The Right Reverend Mark Tanner shares a seasonal message (and a recipe for an alternative pud) and tells how December 25th is the one day of the year when chocolate is allowed before breakfast.

Where is your home in Cheshire?
We live in Bishop’s House, in the centre of Chester alongside the cathedral. It’s an amazing house with a chapel that is almost a thousand years old, built originally as a private chapel for the monastery founded in 1093.

There is some evidence that there has been Christian worship around the site since late Roman times, and there are clearly Roman remains under the garden. It is pretty mind-blowing to know people have lived on this site for almost 2,000 years and worshipped here for at least 1,000, maybe more than 1,500 years.

How will you be spending Christmas?
I’ll be out and about as normal at Christmas; loads of carol services in the month before Christmas, midnight communion on Christmas eve, and visiting one of Cheshire’s prisons on Christmas morning.

After that it is back to the house for a huge lunch with gathered family, tuning in to the Queen at 3pm, and then an evening of games, presents, and general fun… sometimes joking at my expense, not least because I almost always nod off at some point on Christmas afternoon.

What are your family Christmas traditions?
There’s quite a lot of music involved, particularly with my wife Lindsay’s side of the family; usually one of her brothers arranges a few pieces so that every level of instrumentalist can join in for a bit of a concert.

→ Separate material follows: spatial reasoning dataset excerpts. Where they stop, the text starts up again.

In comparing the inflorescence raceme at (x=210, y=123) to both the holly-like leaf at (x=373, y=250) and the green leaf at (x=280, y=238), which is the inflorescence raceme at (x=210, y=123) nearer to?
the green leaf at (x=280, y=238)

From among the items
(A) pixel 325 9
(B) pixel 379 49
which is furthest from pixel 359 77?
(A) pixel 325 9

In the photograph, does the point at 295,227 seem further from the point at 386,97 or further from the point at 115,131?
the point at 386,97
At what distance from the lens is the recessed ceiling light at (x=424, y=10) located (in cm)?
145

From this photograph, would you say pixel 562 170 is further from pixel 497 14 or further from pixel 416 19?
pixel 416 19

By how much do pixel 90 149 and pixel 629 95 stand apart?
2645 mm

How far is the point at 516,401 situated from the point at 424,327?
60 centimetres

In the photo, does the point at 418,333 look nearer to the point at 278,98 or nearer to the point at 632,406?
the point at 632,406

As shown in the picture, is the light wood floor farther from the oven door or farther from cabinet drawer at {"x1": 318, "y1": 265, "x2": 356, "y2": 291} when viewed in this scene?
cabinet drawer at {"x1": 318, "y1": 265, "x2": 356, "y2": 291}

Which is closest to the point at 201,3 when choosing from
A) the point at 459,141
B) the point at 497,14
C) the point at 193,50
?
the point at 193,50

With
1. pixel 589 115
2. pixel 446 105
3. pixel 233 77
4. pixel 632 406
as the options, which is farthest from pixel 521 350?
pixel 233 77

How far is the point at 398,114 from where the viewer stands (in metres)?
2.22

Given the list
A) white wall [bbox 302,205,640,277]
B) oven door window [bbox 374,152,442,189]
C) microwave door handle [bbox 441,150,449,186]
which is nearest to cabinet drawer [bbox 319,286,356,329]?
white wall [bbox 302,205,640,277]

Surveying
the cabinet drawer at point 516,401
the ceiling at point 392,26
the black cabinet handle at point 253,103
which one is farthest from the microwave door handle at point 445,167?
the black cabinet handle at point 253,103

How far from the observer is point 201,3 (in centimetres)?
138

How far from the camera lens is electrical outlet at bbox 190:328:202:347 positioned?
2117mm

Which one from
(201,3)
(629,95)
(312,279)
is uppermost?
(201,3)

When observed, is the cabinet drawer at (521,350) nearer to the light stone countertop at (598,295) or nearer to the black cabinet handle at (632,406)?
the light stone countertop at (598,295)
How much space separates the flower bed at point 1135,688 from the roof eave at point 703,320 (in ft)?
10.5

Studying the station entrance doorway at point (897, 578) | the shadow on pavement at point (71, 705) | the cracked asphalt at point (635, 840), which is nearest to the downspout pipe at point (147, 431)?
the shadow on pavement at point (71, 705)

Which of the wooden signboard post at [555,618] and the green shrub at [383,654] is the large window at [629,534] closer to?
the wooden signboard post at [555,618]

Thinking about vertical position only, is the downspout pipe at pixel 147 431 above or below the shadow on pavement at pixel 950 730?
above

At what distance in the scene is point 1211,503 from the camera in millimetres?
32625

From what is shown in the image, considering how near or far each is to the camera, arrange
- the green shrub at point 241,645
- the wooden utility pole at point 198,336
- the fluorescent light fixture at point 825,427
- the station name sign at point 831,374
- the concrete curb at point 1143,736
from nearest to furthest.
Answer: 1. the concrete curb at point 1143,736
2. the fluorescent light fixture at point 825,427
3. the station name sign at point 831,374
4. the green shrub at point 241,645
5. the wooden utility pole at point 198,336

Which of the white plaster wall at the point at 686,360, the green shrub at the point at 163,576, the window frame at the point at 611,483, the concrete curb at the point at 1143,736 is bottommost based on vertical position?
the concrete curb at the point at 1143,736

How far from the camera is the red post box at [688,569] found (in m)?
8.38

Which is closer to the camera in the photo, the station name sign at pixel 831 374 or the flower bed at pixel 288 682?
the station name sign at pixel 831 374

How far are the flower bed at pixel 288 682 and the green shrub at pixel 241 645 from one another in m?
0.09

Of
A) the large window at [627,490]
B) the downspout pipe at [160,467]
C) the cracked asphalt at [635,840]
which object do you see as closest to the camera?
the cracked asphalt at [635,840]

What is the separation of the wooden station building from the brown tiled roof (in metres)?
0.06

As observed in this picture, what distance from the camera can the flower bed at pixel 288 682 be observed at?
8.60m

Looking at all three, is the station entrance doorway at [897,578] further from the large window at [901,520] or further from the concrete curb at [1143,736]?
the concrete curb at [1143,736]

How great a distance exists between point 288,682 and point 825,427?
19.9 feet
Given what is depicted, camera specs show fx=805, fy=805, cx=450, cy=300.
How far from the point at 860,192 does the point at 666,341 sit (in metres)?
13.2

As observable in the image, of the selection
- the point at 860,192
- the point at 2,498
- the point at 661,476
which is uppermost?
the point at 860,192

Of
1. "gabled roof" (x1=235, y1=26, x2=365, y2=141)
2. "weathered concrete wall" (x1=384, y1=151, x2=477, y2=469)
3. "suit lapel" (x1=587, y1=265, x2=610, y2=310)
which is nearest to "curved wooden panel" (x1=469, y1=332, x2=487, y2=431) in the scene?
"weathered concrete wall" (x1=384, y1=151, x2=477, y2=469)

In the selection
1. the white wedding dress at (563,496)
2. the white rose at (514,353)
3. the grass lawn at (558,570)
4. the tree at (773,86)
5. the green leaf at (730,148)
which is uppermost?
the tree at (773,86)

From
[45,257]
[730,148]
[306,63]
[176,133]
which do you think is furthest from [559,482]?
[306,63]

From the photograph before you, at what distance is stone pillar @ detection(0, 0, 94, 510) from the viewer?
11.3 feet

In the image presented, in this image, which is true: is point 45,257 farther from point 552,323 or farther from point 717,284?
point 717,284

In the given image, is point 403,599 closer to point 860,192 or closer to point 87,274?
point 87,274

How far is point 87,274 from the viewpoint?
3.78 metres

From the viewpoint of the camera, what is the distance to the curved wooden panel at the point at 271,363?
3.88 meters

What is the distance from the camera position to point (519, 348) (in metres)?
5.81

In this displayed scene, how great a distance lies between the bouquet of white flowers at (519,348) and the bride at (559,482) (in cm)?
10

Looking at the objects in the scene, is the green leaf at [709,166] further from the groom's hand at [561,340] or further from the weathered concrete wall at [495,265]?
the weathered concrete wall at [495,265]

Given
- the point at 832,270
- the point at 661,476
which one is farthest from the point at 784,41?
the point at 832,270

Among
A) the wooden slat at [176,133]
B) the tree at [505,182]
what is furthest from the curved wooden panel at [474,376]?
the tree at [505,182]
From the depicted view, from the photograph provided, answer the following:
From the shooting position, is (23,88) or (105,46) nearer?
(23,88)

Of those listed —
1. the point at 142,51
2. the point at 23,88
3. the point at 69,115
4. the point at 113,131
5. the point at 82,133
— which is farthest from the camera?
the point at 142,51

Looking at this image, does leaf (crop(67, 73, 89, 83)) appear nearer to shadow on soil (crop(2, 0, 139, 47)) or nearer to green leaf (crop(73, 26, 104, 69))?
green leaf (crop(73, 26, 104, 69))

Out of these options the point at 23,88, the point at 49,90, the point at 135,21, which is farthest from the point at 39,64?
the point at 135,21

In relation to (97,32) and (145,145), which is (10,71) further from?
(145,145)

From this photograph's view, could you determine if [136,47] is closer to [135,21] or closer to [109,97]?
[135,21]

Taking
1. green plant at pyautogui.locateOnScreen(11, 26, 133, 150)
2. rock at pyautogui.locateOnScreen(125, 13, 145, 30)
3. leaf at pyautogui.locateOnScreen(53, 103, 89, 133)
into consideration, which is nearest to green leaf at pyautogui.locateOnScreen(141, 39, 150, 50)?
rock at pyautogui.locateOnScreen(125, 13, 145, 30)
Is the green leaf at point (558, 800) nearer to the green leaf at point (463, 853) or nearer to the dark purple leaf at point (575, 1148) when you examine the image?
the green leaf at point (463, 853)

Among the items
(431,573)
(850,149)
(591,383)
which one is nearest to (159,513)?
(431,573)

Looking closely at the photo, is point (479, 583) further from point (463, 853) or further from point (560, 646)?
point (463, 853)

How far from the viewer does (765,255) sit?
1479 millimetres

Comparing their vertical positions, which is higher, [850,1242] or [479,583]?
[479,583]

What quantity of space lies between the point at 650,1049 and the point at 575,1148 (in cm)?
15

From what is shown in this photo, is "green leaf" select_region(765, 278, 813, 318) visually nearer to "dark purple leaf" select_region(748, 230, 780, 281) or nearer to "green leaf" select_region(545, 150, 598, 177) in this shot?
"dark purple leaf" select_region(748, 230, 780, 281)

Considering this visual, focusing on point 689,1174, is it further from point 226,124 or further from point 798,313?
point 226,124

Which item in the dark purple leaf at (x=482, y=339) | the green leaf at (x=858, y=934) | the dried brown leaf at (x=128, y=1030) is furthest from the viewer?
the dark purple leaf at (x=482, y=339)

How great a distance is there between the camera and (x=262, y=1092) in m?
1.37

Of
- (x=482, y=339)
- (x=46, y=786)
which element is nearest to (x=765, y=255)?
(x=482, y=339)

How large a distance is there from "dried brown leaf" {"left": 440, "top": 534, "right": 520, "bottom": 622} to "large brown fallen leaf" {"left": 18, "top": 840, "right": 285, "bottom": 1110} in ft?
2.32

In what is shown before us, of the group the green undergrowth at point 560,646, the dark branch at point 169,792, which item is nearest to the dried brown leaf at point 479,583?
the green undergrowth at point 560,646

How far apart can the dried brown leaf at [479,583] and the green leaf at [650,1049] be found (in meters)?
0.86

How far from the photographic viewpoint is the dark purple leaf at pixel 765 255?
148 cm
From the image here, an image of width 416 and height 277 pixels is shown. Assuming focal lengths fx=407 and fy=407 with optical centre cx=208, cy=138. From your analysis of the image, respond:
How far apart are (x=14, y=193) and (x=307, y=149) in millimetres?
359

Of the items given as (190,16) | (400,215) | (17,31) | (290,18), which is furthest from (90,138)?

We always set fire to the pudding, and almost never get round to the cake until Boxing Day. You have to stand for the national anthem when you watch the Queen and it is one of two days of the year when chocolate can be eaten before breakfast.

I guess the only real oddity I can think of is that the four of us immediate family tend to have a special meal on Christmas Eve afternoon and exchange our presents then as a way of balancing close family life, sharing with the wider church family in worship, and then welcoming extended family on Christmas Day.

What will be on the Christmas dinner table?
Crackers! You’ve got to love a good cracker. I hand-made them one year as a bad cracker is such a disappointment: handpicked all the gifts, and found genuinely funny jokes (don’t listen to the kids, they were funny just like all my jokes).

We go for the traditional turkey dinner, but there will be a vegan option for one member of the family. Then we’ll have Christmas pudding, and we always have Christmas crumble at some point too (tinned peaches spread in a dish, mince-meat dolloped over them, normal crumble topping – cook and then serve with cream or ice cream for a delicious and easy pudding – catering tips from the Bishop)

What is your Christmas message to the people of Cheshire?
Stop for a moment and enjoy this time… and then look beyond the tinsel and notice what really matters.

Take a moment to tell friends or family members how much you appreciate them. Don’t faff about if relationships need mending as you will only regret the time you wasted. Spare a thought (and maybe a phone call, text, or letter) for those who find Christmas tough.

And while you are at it, reflect for a moment on the story that lies at the heart of Christmas: the child born at Bethlehem. For me, the real amazement is that story is actually true, and that changes everything, everywhere, and every day.

Happy Christmas from all of us at Bishop’s House.